Another issue is that high-profile streamers are unlikely to be happy that their earnings on the platform are now in the public domain. The platform’s chat feature means that top streamers’ communities have been dominated by discussions of why fans bother donating to someone who is making (in some cases) millions of dollars per year.
With “part 2” perhaps around the corner, the platform can only scramble to protect itself against further attacks and sensitive information coming to light.
Personal Details of One Million Users of VPN Service Quickfox Leaked
Loren Christopher Hanssen reports that Chinese VPN service Quickfox suffered from a server misconfiguration that exposed personally identifiable information (PII) of over 1m users. The VPN is widely used by Chinese communities worldwide to access sites that are otherwise only available in mainland China, allowing communities to keep in touch.
The sensitive nature of accessing sites that are supposed to only be accessible within China means that users are concerned about the state gaining access to the information.
A more immediate concern is that fraudsters will likely use this information for phishing scams and cracking related users’ accounts on other sites.

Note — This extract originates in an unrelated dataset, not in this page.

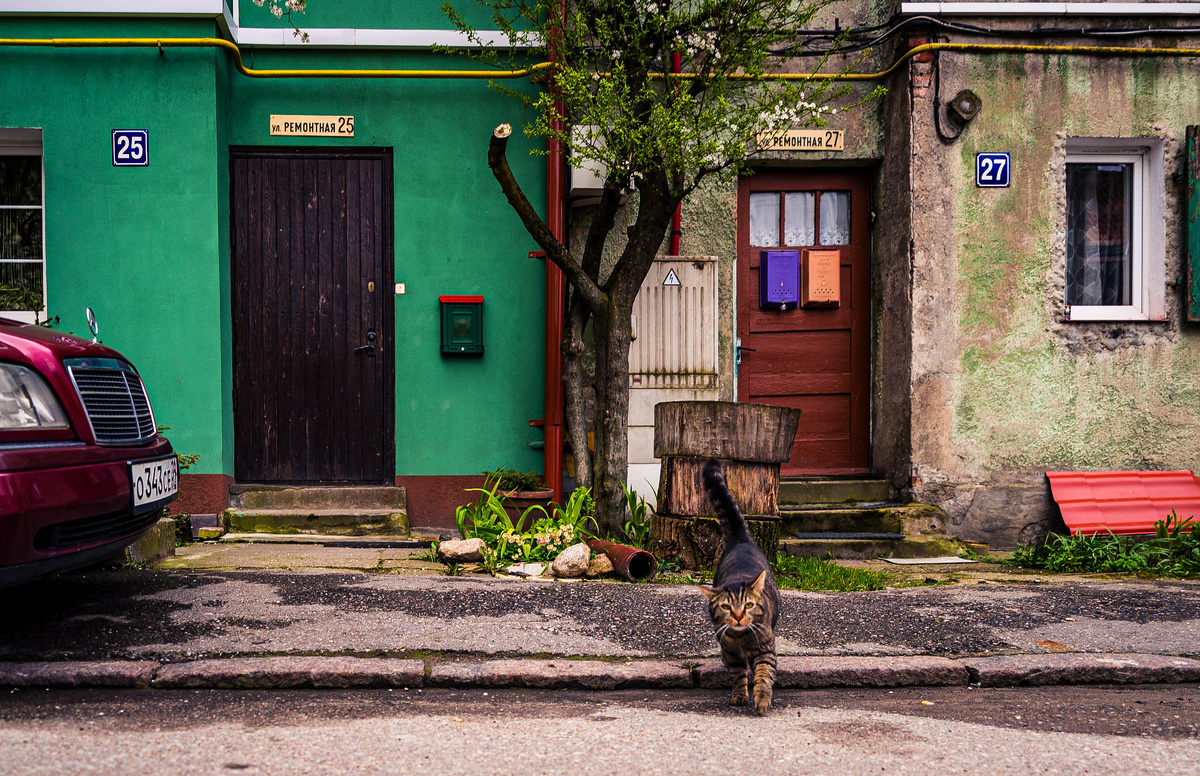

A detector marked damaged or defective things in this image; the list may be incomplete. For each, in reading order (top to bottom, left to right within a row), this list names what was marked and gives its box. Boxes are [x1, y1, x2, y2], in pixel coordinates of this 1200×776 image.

rusty metal pipe [583, 539, 657, 582]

A data breach that leaks PII is concerning because internet users use the same password for multiple sites. If an individual’s password for one site can be determined and associated with their other personal information (such as location, name, address), it’s easy for hackers to gain access to their accounts on other sites. This is why cybersecurity experts recommend never using the same password for 2 sites.
Neiman Marcus Suffered Huge Data Breach in 2020, Affecting 4.6 Million Customers
The U.S. retailer Neiman Marcus confirmed that it suffered a massive data breach in May 2020.
It only became aware of the breach in September 2021, which infuriated customers of the luxury retail brand. This was exacerbated by the fact that the breach included payment information from customers. Customers’ financial information was potentially in the hands of malicious parties for 17 months before the retailer realized what had happened.
Neiman Marcus insisted that the company did not store this information in a “readable form. Rather, encryption algorithms were used, meaning hackers stood a low chance of associating payment information with PII. It also stated in its press release that 85% of the payment and virtual gift card information was “old and invalid,” which raised some eyebrows in the cybersecurity community – why was the company still storing that information?
Understanding the impact of this breach on Neiman Marcus customers will take some time, but the news is deeply embarrassing for a company that takes pride in its luxury image and customer care.
Understanding Who Benefits and Who Suffers in a Data Breach is Essential
Data breaches at large firms are often headline news, but public literacy on the subject is still relatively poor. The data leaks of major consumer corporations often result in consequences for the individual – not just the hacked institution. By learning about large-scale breaches, consumers can better the personal impact and ways to prevent their online security.